Mike Snyder's statement, "When I checked into my hotel, there was a fax waiting for me at the front desk," is just his side of the story. As espoused by others: how many phone calls, voices mails, and other messages he avoided/ignored he simply overlooks to mention in his pity-party comments. It would seem apparent that he knew it was coming and chose to make it as difficult as possible for the Director to do the house cleaning that is needed.
Those who have lost their jobs due Snyder’s ideological approach to dismantling the IMR, Core-Ops, feel no joy at this. The real concern is about how long it will take to repair the very real damage that has been done.
One down, more than a few to go…


From Anonymous above:

Along with his parachute to Grand Canyon, his wife was promoted without competition into a new “group superintendent position” by Mike Snyder, in a location proximate to Grand Canyon, despite the fact his wife had essentially no park operations supervisory experience.

In my era, 1966-1971, nepotism in hiring and promotion inside the NPS was monitored and actively discouraged. What has happened over the decades?

Owen Hoffman
Oak Ridge, TN 37830


Owen Hoffman's question merits some discussion. I do believe that spouses in the good old days when I started in the NPS, late 50s through early seventies, had a tough row to hoe. In those days spouses were, by definition, the wives. They were (hope this is not to harsh), to be seen but not heard. I can remember my first permanent assignment in a major park, I was just recently married to a women who was better educated than I and very talented. My everlasting good fortune I might add, and I was called in by the manager of my division and informed my wife, now that she was married to me, would have to resign her management position with the Park concessionaire. She was at that time manager of one of the offices. Well, I went home and, not really knowing what to do, but humbly informed her that she was going to have to quit her job. Orders from my boss. She looked at me, asked for the bosses phone number and immediately called him. She informed him that yes, she had married me, but she was not married to the National Park Service and had no intention of leaving her position. Never heard another word. But it does point to the issue of the complexities of nepotism. It does seem unreasonable to punish a spouse, male on female, on the basis of being married. On the other hand, the allegations in this case, if true, are serious. Certainly, a spouse should not be appointed simply on the basis of their marital status in a government public service position. Its an interesting policy issue.


Dual career positions are a good idea, assuming that both spouses are qualified. They were encouraged to eliminate the old problem that ron mackie discusses, of qualified wives being treated like Army wives out of movies like Fort Apache. Although I have never participated in the program, I have known many, many highly qualified couples who both made important contributions to the work force. Many parks were and some still are isolated, and few jobs available except jobs related to the park. If a spouse could get another job nearby, an additional burden would be when the Park Employee spouse is transfered. and the other spouse would have to leave a promising career. Dual career programs went part of the way to bring the NPS into the 20th Century, and was mostly helpful.

The wife of the current Grand Canyon Superintendent is highly regarded by many I know. I would think she could qualify for most any job she really wanted, and would be an asset to the operation.

Provided data

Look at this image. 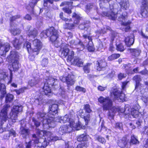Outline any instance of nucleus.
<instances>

Tasks to carry out
• A. In the text on National Park Service nepotism, which years does Owen Hoffman give as his era?
• B. Copy the passage of the text on National Park Service nepotism from "One down, more" to "over the decades?".

Expected responses
• A. 1966 to 1971.

• B.
One down, more than a few to go…


From Anonymous above:

Along with his parachute to Grand Canyon, his wife was promoted without competition into a new “group superintendent position” by Mike Snyder, in a location proximate to Grand Canyon, despite the fact his wife had essentially no park operations supervisory experience.

In my era, 1966-1971, nepotism in hiring and promotion inside the NPS was monitored and actively discouraged. What has happened over the decades?